The different ways that you can lose a ZFS pool
There are at least three different general ways that you can lose a ZFS pool.
The straightforward way that everyone knows about is for you to lose a top level vdev, ie to lose a non-redundant disk, or all of the disks in a mirror set, or enough disks in a raidzN (two disks for raidz1, three for a raidz2, etc). Losing a chunk of striped or concatenated storage is essentially instant death for basically any RAID system and ZFS is no exception here.
(I don't know and haven't tested if you can recover your pool should you return enough of the missing disks to service, or if ZFS immediately 'poisons' the remaining good disks the moment it notices the problem. I would hope the former, but ZFS has let me down before.)
The second way, which may have been fixed by now, is to lose a vdev that was a separate ZIL log device (and I think perhaps a L2ARC device) and then reboot or export the pool before removing the dead vdev from the pool configuration. This failure mode is caused by how ZFS validates that it has found the full and correct pool configuration without storing a copy of the pool configuration in the uberblock. Basically, each vdev in the pool has a ZFS GUID and the uberblock has a checksum of all of them together. If you try to assemble a pool with an incomplete set of vdevs, the checksum of their GUIDs will not match the checksum recorded in the uberblock and the ZFS code rejects the attempted pool configuration. This is all well and good until you lose a vdev of something without data on it (such as a ZIL log device) that ZFS still includes in the uberblock vdev GUID checksum.
(One unfortunate aspect of this design decision is that ZFS doesn't necessarily know which pieces of your pool are missing. All it knows is that you have an incomplete configuration because the GUID checksums don't match.)

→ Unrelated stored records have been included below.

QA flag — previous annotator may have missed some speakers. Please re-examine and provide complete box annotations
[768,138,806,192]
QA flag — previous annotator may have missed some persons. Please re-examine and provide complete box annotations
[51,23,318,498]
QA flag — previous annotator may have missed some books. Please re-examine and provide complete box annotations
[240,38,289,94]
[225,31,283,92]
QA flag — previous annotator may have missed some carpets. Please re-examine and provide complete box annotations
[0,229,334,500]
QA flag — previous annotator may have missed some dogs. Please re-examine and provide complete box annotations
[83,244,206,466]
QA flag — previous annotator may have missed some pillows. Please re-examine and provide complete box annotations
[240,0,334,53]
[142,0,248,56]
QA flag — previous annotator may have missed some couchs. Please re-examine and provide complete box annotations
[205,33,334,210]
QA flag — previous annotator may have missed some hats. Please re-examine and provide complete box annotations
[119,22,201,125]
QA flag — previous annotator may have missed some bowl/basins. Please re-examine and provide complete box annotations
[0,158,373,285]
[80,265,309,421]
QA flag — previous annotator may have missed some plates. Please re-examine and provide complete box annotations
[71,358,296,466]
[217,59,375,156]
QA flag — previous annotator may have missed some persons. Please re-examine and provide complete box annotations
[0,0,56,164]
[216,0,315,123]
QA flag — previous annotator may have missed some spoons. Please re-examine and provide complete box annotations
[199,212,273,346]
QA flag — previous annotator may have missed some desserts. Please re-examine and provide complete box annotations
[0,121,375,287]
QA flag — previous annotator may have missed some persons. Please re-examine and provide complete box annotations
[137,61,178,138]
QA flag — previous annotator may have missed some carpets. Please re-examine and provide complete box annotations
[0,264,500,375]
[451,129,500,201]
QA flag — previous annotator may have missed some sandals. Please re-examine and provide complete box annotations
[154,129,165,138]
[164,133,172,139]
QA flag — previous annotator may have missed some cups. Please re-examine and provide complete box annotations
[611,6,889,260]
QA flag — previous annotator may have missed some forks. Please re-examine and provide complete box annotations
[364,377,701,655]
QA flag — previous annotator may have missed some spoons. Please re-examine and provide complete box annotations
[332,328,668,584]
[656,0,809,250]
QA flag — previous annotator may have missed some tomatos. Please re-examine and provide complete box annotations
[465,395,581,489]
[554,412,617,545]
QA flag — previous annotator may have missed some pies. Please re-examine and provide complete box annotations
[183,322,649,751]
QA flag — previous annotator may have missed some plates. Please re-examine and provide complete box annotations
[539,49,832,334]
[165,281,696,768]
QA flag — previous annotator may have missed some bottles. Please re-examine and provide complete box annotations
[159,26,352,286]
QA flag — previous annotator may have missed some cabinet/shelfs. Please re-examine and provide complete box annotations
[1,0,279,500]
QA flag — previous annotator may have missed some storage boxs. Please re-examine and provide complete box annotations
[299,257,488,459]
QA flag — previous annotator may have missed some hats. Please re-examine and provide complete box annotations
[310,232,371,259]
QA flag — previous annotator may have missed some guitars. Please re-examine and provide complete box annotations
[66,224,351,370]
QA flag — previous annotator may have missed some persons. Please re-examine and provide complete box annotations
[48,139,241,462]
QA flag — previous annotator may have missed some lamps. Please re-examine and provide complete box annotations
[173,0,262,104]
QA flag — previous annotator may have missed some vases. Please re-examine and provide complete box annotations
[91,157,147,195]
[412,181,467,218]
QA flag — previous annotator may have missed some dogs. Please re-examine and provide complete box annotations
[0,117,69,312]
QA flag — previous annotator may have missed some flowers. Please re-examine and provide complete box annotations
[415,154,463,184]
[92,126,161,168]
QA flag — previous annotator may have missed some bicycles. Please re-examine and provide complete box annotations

The third way is to have corrupted metadata at the top of the pool. There are a number of ways that this can happen, but probably the most common one is running into a ZFS bug that causes it to write incorrect or bad data to disk (you can also accidentally misuse ZFS). I believe that ZFS can recover from a certain amount of damaged metadata that is relatively low down the ZFS metadata and filesystem tree; you'll lose access to some of your files, but the pool will stay intact. However, if there's damage something sufficiently close to the root of the ZFS pool metadata, that's it; ZFS throws up its hands (and sometimes panics your machine) despite most of your data being intact and often relatively findable.
(Roughly speaking there are two sorts of metadata damage, destroyed metadata and corrupted metadata. Destroyed metadata has a bad ZFS block checksum; corrupted metadata checksums correctly but has contents that ZFS chokes on, often with kernel panics.)
Update: what I said here about the leading causes of corrupted metadata is probably wrong. See ZFSLosingPoolsWaysII.
These days, ZFS has a recovery method for certain sorts of metadata corruption; how it works and what its limitations are is beyond the scope of this entry.